**Task prompt**
Look over the lines below. Report each one that includes the string "marking".

**Given information**
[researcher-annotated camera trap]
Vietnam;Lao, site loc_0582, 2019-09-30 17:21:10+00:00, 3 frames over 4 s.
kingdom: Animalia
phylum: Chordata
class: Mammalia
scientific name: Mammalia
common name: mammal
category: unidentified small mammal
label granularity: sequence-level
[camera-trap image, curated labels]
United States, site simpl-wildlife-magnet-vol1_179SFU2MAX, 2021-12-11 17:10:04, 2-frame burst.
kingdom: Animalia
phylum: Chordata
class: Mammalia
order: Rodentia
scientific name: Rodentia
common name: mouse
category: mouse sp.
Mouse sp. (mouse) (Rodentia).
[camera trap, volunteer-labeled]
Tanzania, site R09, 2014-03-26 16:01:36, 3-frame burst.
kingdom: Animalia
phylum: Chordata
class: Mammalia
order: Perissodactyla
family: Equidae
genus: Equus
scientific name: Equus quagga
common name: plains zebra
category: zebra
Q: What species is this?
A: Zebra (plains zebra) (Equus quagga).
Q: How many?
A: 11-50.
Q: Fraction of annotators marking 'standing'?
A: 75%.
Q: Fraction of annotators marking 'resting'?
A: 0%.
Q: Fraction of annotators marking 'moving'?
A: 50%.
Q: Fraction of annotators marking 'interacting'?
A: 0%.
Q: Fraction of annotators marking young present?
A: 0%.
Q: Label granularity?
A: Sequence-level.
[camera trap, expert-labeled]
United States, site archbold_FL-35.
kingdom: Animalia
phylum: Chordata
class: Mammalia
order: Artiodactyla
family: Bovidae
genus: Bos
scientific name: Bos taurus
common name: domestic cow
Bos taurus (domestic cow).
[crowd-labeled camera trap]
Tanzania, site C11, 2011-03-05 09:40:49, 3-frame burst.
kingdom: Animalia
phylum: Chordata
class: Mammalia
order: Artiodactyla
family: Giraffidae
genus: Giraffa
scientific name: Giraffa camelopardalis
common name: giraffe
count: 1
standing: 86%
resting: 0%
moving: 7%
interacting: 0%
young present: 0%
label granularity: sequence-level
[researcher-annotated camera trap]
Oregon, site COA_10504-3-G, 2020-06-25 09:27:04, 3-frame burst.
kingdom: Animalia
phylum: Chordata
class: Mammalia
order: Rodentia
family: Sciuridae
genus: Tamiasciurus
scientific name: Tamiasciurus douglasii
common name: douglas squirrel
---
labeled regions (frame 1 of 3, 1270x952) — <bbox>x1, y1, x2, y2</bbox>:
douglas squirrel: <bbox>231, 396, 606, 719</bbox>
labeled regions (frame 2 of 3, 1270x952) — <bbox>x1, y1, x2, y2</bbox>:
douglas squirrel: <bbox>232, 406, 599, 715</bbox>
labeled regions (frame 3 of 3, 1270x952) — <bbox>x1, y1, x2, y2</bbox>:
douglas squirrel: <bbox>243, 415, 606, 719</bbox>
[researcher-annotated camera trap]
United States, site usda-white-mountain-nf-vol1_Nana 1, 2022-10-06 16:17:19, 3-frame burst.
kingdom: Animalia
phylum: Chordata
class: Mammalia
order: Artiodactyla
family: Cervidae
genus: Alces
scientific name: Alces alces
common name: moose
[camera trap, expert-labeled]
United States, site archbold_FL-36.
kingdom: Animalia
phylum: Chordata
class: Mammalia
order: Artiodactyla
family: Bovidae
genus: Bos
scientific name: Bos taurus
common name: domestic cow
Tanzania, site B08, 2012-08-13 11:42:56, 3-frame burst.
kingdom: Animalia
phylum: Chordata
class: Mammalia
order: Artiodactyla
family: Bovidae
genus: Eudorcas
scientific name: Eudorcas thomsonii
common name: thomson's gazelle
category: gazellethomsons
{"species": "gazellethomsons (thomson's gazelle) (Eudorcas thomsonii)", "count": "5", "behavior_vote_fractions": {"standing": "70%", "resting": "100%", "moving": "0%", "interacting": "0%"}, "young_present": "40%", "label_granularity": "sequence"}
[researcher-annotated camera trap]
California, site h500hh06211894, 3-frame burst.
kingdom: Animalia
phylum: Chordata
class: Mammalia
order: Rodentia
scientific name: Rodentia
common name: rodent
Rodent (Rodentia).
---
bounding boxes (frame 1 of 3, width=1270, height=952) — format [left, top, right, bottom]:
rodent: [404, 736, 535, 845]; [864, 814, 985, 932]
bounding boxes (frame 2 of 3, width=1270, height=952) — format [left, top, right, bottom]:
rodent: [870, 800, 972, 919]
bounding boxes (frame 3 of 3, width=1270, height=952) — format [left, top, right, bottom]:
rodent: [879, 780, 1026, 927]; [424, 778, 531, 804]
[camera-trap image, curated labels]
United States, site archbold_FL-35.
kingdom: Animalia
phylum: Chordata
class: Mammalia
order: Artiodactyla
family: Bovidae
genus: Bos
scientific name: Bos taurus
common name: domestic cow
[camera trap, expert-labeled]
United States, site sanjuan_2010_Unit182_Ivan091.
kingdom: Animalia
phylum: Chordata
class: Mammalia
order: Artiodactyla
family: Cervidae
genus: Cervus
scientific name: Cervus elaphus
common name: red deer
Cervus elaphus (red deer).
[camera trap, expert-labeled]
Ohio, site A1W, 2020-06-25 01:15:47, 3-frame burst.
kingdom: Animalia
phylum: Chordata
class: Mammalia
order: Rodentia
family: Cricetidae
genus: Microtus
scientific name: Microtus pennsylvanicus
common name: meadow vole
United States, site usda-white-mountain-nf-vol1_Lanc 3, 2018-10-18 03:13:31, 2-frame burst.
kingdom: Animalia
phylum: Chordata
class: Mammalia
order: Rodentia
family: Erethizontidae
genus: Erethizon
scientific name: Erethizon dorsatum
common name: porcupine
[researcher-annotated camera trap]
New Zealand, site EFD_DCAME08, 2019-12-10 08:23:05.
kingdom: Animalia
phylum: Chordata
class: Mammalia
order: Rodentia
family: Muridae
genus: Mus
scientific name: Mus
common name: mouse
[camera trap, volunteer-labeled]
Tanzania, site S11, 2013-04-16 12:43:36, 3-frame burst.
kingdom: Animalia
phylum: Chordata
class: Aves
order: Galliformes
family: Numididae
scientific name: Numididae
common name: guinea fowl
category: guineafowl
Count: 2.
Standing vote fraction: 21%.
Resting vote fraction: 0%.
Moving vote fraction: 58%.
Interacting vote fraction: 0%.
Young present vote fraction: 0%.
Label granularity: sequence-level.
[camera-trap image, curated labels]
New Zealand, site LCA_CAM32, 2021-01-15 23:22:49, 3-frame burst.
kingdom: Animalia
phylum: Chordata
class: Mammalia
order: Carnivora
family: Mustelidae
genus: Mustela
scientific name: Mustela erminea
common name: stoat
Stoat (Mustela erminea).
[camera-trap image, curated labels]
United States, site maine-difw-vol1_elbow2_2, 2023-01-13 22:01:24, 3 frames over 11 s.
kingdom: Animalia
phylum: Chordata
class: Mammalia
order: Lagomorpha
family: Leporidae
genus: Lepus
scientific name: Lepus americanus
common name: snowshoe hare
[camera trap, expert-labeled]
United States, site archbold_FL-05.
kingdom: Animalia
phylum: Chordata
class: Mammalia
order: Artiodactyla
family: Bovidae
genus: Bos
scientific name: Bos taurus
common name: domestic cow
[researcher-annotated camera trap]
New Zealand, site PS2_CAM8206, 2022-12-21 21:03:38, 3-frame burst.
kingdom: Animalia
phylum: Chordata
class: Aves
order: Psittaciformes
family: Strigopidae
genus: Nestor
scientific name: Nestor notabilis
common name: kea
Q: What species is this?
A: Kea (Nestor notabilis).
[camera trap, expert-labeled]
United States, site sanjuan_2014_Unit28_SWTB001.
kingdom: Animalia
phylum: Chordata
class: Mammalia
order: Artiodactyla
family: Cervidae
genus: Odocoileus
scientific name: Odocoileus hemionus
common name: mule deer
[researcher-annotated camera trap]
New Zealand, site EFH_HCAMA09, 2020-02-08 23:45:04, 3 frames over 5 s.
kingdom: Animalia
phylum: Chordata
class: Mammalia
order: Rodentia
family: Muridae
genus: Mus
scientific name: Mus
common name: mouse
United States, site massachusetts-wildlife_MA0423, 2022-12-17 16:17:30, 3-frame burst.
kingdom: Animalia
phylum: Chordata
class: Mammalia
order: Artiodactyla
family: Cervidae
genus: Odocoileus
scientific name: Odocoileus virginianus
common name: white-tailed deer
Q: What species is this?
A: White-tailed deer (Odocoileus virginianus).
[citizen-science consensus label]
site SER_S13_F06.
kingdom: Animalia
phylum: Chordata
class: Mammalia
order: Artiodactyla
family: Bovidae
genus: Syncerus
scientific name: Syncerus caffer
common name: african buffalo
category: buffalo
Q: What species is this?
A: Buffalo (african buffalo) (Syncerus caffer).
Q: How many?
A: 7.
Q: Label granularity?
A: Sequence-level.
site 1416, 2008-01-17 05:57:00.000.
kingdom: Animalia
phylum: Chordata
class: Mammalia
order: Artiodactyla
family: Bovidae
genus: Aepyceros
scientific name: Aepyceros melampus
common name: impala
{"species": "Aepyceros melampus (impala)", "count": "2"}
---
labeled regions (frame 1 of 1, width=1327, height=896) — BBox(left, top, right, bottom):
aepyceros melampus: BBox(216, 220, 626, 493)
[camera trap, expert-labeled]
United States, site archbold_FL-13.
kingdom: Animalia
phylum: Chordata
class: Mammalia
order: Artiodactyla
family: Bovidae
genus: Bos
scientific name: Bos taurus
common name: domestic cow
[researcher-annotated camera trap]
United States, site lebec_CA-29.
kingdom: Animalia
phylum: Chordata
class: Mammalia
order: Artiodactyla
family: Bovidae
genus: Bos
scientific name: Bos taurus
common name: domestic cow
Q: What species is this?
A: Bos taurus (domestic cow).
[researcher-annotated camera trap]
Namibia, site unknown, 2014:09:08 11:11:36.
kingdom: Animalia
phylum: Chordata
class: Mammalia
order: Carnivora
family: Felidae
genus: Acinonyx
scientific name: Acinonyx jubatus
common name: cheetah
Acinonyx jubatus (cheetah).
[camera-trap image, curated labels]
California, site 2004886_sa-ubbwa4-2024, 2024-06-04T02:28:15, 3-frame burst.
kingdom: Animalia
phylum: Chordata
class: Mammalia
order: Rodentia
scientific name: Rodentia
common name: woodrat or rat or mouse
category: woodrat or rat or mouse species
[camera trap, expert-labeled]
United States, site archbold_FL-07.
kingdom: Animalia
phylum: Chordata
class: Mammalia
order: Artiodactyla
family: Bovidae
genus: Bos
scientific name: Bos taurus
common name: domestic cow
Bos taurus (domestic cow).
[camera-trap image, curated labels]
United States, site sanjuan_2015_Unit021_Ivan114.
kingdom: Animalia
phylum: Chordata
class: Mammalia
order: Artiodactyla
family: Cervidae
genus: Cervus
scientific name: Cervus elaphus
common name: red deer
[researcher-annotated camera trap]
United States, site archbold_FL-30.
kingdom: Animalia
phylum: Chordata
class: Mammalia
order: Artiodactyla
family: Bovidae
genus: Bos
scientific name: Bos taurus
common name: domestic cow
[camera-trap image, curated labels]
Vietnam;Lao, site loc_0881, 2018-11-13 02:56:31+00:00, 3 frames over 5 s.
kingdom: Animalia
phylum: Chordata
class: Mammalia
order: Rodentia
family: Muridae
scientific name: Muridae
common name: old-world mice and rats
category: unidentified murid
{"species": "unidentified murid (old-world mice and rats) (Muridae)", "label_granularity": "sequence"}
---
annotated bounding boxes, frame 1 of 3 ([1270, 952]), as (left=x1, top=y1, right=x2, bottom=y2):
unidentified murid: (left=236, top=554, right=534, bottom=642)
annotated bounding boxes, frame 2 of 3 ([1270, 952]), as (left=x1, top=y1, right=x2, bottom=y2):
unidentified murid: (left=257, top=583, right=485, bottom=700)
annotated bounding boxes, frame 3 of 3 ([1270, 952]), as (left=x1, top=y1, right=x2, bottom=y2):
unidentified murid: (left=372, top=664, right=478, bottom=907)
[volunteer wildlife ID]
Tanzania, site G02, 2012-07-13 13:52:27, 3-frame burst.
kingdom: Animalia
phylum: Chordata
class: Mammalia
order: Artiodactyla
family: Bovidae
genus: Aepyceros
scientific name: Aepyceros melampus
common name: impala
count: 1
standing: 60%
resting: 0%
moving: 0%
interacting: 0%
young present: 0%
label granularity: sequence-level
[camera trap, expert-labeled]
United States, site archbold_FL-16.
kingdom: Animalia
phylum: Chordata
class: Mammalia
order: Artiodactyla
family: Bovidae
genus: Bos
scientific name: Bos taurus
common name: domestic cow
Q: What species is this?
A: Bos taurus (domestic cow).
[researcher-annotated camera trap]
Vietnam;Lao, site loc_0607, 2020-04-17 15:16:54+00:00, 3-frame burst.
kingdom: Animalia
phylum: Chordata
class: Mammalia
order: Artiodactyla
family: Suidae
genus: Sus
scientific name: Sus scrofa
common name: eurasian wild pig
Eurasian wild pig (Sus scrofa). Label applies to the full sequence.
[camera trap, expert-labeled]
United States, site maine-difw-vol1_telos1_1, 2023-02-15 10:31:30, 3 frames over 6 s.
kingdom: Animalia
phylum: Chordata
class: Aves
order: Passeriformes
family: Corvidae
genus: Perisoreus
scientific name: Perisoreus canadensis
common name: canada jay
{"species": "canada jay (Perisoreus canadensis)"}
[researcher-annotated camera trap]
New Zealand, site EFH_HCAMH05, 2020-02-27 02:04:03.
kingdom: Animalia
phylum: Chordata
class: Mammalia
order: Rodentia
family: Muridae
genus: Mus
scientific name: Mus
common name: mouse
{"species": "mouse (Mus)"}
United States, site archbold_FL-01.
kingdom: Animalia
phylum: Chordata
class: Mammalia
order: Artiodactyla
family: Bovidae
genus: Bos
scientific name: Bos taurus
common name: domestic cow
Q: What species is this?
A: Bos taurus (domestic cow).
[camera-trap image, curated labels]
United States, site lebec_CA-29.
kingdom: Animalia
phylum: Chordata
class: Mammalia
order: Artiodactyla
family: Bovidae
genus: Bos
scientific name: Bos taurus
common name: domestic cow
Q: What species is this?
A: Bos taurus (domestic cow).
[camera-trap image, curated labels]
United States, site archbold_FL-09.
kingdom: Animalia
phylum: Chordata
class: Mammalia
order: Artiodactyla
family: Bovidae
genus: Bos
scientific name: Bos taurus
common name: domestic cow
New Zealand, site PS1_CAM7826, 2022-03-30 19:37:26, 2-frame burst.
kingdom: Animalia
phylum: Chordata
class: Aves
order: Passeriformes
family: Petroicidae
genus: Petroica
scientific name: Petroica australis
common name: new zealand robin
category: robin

**Solution to this task**
Q: Fraction of annotators marking 'standing'?
Q: Fraction of annotators marking 'resting'?
Q: Fraction of annotators marking 'moving'?
Q: Fraction of annotators marking 'interacting'?
Q: Fraction of annotators marking young present?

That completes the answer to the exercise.